#### [Supplied data]
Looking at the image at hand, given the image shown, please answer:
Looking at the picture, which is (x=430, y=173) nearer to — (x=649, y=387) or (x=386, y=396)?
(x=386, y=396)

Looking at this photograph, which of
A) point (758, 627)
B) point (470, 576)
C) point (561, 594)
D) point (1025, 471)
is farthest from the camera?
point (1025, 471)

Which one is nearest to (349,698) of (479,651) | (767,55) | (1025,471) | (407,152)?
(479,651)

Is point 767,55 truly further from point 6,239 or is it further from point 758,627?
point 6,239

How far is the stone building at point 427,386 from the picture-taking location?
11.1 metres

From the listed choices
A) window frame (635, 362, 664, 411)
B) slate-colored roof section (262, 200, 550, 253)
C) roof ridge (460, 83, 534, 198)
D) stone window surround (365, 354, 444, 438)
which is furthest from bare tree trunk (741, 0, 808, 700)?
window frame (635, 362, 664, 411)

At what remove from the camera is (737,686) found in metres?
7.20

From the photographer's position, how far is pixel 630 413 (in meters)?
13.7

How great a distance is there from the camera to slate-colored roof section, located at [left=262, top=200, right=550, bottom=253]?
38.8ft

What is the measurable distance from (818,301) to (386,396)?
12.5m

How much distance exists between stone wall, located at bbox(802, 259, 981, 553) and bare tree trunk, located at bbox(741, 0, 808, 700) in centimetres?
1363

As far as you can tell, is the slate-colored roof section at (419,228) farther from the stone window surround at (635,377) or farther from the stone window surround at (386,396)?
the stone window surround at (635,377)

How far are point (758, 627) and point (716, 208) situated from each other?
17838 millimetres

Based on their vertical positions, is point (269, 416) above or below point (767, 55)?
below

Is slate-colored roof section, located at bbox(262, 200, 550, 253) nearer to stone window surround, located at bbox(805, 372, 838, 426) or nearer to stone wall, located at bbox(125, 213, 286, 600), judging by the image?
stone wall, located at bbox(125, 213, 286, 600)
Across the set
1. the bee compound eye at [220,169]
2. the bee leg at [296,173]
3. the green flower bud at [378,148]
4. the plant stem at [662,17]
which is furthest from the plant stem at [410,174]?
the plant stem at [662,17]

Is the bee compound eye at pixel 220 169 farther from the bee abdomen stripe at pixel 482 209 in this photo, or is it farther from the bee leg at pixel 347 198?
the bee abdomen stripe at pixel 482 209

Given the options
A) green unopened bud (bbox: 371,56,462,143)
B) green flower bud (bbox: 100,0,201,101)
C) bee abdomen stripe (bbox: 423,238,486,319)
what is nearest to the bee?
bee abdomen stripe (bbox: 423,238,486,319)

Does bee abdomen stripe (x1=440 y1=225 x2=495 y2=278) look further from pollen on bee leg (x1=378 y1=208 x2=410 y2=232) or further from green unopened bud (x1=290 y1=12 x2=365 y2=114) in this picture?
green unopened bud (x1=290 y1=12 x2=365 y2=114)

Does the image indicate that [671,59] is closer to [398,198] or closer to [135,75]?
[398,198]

#### [The problem]
Reproduce the whole listing above word for word, from its first line to its last.

#### [Written solution]
Looking at the image at hand, given the image shown, please answer:
Looking at the picture, which is (x=430, y=173) nearer to — (x=649, y=387) or (x=386, y=396)?
(x=386, y=396)

Looking at this photograph, which of
A) point (758, 627)
B) point (470, 576)
C) point (561, 594)
D) point (1025, 471)
is farthest from the camera?
point (1025, 471)

Which one is nearest to (349,698) of (479,651) | (767,55) | (1025,471) | (407,152)?
(479,651)

Is point 767,55 truly further from point 6,239 or is it further from point 758,627?
point 6,239

How far is the stone building at point 427,386 from the picture-taking location?
11.1 metres

From the listed choices
A) window frame (635, 362, 664, 411)
B) slate-colored roof section (262, 200, 550, 253)
C) roof ridge (460, 83, 534, 198)
D) stone window surround (365, 354, 444, 438)
which is furthest from bare tree trunk (741, 0, 808, 700)?
window frame (635, 362, 664, 411)

At what remove from the camera is (737,686) found in metres?
7.20

From the photographer's position, how far is pixel 630 413 (in meters)?
13.7

How great a distance is there from the camera to slate-colored roof section, located at [left=262, top=200, right=550, bottom=253]?
38.8ft

What is the measurable distance from (818,301) to (386,396)?
12.5m

How much distance exists between stone wall, located at bbox(802, 259, 981, 553) and bare tree trunk, located at bbox(741, 0, 808, 700) in centimetres?
1363

As far as you can tell, is the slate-colored roof section at (419,228) farther from the stone window surround at (635,377) or farther from the stone window surround at (386,396)?
the stone window surround at (635,377)

How far are point (758, 627) and point (716, 208) situated from each other?
17838 millimetres

Based on their vertical positions, is point (269, 416) above or below point (767, 55)?
below

Is slate-colored roof section, located at bbox(262, 200, 550, 253) nearer to stone window surround, located at bbox(805, 372, 838, 426) or nearer to stone wall, located at bbox(125, 213, 286, 600), judging by the image?
stone wall, located at bbox(125, 213, 286, 600)
Across the set
1. the bee compound eye at [220,169]
2. the bee leg at [296,173]
3. the green flower bud at [378,148]
4. the plant stem at [662,17]
which is furthest from the plant stem at [410,174]?
the plant stem at [662,17]

Is the bee compound eye at pixel 220 169 farther from the bee abdomen stripe at pixel 482 209 in this photo, or is it farther from the bee leg at pixel 347 198?
the bee abdomen stripe at pixel 482 209

Given the options
A) green unopened bud (bbox: 371,56,462,143)
B) green flower bud (bbox: 100,0,201,101)
C) bee abdomen stripe (bbox: 423,238,486,319)
what is nearest to the bee?
bee abdomen stripe (bbox: 423,238,486,319)

Does bee abdomen stripe (x1=440 y1=225 x2=495 y2=278) look further from pollen on bee leg (x1=378 y1=208 x2=410 y2=232) or further from green unopened bud (x1=290 y1=12 x2=365 y2=114) in this picture?
green unopened bud (x1=290 y1=12 x2=365 y2=114)

Does the image indicate that [671,59] is closer to [398,198] or closer to [135,75]?
[398,198]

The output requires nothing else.